* _Work instructions_
Starting at the line that contains "From the photographic viewpoint, how" and stopping after the last line of the material, put each line into a JSON list of strings, one string per line, with blank lines left out.

Begin

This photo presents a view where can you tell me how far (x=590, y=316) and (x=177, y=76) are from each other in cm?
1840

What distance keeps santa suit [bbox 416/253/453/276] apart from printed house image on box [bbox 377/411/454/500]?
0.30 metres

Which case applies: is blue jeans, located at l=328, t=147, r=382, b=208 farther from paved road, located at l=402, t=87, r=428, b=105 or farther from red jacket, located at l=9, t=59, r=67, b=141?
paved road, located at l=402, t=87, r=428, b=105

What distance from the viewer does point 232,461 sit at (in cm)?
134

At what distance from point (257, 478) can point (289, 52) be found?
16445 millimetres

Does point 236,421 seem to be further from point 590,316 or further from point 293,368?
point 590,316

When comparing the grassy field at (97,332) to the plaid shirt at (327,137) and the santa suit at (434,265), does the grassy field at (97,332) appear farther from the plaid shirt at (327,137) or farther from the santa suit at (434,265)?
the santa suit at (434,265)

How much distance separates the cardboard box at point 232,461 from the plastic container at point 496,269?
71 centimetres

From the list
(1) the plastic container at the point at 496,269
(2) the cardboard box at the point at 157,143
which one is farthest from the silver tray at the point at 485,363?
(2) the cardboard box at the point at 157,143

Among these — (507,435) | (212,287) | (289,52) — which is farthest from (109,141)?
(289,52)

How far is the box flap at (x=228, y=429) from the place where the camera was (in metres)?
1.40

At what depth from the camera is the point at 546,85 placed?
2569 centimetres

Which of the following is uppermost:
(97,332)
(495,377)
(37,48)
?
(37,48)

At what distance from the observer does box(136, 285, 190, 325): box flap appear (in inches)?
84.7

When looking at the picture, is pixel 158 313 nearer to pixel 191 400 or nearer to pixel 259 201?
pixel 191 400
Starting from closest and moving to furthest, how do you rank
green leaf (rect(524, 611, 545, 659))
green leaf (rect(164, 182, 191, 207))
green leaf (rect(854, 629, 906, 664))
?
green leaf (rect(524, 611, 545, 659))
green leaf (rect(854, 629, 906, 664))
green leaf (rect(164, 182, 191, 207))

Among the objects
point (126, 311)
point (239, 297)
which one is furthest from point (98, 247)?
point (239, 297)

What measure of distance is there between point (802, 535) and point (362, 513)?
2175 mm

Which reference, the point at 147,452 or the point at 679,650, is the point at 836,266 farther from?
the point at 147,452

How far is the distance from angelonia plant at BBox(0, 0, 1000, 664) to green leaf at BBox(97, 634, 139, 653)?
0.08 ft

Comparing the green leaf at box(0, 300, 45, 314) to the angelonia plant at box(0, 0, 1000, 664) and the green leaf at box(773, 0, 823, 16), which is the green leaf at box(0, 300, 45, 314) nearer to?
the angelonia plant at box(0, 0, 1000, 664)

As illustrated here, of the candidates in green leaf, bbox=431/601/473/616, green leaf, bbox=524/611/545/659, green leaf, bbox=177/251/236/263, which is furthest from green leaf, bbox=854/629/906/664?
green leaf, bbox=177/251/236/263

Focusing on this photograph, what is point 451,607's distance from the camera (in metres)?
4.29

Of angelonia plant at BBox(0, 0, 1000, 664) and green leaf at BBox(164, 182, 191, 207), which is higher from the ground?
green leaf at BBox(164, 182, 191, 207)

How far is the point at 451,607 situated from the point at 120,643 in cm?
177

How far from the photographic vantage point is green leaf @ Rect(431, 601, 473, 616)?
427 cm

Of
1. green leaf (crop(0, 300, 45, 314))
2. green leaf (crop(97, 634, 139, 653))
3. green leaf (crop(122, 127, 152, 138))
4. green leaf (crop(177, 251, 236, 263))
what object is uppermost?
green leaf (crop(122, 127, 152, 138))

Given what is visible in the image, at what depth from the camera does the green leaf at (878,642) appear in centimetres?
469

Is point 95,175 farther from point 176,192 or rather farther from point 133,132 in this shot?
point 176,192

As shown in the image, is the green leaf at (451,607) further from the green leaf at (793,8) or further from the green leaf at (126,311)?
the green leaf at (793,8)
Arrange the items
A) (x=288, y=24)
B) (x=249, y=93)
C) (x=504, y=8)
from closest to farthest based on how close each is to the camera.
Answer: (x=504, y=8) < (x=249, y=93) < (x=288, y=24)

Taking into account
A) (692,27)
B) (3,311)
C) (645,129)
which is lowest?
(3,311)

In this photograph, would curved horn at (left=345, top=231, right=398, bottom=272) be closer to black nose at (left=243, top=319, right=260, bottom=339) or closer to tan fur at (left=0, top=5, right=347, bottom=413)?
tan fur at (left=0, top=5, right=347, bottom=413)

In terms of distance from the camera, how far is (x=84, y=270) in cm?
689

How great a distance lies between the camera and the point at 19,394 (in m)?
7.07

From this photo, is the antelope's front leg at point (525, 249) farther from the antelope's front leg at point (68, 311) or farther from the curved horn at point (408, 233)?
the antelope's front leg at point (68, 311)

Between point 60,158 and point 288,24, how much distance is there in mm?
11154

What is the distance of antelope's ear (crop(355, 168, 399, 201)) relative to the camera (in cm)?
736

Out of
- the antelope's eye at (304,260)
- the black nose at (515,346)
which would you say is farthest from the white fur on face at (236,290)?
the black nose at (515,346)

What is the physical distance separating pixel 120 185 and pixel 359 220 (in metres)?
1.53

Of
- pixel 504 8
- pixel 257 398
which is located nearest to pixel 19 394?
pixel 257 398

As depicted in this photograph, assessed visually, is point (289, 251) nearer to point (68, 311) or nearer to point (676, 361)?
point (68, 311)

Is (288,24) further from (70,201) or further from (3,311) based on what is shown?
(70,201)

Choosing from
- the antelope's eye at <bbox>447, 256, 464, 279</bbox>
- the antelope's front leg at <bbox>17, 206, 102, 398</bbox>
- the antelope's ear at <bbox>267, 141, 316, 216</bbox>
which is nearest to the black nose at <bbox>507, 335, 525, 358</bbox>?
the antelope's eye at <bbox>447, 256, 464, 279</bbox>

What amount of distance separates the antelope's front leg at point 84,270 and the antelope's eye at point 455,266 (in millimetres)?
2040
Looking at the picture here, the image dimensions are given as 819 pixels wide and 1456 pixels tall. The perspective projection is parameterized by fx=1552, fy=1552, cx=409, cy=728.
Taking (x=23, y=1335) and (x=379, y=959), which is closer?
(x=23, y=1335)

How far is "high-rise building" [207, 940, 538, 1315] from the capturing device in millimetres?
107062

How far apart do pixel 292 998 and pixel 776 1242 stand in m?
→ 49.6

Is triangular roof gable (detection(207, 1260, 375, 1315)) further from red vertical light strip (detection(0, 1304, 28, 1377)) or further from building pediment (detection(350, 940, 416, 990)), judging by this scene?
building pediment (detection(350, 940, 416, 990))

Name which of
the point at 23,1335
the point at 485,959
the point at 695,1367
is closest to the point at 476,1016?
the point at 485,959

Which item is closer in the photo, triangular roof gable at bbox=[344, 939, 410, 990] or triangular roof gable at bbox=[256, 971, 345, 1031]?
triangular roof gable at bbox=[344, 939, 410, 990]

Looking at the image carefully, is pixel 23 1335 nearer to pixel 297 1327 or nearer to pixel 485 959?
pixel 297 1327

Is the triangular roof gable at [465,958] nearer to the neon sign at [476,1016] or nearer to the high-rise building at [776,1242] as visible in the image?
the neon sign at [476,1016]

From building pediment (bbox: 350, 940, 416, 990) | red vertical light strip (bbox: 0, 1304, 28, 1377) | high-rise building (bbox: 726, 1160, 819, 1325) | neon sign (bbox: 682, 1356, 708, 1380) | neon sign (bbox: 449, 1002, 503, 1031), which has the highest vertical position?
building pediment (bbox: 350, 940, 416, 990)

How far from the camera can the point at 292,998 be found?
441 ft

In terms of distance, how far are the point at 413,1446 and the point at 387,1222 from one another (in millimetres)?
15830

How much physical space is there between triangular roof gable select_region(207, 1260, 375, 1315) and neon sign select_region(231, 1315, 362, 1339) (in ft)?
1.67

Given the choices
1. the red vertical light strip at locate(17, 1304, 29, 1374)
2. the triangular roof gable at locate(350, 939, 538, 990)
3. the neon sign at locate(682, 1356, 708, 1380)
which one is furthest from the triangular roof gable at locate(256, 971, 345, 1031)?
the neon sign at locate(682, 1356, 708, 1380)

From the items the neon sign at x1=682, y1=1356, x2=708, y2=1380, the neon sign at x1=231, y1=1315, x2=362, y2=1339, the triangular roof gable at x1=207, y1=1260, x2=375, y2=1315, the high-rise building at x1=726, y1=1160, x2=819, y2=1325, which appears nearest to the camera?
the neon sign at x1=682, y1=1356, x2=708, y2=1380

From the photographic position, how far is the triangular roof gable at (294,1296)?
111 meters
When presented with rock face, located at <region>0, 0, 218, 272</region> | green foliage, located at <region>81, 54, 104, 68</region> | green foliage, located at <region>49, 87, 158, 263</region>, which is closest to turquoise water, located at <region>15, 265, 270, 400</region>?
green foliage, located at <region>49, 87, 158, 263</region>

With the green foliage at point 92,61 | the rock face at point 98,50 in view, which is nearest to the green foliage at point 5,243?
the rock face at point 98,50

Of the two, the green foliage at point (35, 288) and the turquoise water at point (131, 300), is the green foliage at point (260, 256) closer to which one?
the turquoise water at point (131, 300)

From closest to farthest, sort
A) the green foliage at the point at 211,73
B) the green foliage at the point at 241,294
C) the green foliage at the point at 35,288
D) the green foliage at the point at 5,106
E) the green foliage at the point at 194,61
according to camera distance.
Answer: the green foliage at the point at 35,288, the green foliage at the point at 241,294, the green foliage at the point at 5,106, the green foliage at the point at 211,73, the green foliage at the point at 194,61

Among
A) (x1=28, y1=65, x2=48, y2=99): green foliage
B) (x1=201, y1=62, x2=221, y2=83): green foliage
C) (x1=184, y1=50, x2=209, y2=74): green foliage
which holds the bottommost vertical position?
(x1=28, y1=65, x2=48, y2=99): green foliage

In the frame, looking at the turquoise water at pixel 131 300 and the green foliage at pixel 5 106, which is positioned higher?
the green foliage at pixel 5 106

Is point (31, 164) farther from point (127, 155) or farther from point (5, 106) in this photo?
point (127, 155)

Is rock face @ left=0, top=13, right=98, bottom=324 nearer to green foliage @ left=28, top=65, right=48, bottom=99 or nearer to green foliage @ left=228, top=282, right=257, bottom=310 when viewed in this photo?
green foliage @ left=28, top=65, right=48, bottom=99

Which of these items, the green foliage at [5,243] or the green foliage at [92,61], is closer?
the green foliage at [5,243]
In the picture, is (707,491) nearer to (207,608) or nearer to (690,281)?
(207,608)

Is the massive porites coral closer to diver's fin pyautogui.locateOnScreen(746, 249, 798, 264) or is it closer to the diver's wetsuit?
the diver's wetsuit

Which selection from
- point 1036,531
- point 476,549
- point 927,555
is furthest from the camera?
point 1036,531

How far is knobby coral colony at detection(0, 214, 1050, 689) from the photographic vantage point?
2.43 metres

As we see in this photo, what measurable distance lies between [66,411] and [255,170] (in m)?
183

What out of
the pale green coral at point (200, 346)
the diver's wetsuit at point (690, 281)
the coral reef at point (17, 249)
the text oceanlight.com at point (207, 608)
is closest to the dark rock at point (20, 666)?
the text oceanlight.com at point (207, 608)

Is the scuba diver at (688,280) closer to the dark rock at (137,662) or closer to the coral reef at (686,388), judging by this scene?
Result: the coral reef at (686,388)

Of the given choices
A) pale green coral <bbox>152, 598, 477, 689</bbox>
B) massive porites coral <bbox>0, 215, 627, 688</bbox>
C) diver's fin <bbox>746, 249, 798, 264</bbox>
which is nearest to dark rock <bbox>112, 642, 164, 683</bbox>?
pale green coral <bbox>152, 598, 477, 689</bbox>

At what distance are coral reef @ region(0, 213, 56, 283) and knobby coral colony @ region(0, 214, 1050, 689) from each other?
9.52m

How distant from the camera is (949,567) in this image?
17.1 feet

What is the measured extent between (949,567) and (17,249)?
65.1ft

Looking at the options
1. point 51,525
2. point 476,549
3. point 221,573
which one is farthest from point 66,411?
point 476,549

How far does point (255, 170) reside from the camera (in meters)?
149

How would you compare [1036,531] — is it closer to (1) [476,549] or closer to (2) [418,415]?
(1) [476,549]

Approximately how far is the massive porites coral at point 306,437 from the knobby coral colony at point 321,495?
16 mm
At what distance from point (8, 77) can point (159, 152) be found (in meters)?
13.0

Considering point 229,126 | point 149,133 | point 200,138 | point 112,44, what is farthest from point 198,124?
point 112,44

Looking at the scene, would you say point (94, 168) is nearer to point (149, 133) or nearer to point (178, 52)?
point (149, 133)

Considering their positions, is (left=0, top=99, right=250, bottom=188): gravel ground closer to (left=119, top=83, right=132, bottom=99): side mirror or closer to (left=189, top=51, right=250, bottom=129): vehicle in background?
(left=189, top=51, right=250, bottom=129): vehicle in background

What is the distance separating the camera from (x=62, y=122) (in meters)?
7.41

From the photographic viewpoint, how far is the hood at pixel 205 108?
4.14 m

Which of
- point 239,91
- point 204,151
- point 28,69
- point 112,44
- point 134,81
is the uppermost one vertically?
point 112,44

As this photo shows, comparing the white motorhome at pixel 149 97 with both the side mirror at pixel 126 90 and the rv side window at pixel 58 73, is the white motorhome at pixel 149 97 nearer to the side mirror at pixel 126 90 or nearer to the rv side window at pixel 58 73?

End

* _Answer to the exercise_
[
  "From the photographic viewpoint, how far is the hood at pixel 205 108?",
  "4.14 m",
  "Which of",
  "- point 239,91",
  "- point 204,151",
  "- point 28,69",
  "- point 112,44",
  "- point 134,81",
  "is the uppermost one vertically?",
  "point 112,44",
  "As this photo shows, comparing the white motorhome at pixel 149 97 with both the side mirror at pixel 126 90 and the rv side window at pixel 58 73, is the white motorhome at pixel 149 97 nearer to the side mirror at pixel 126 90 or nearer to the rv side window at pixel 58 73?"
]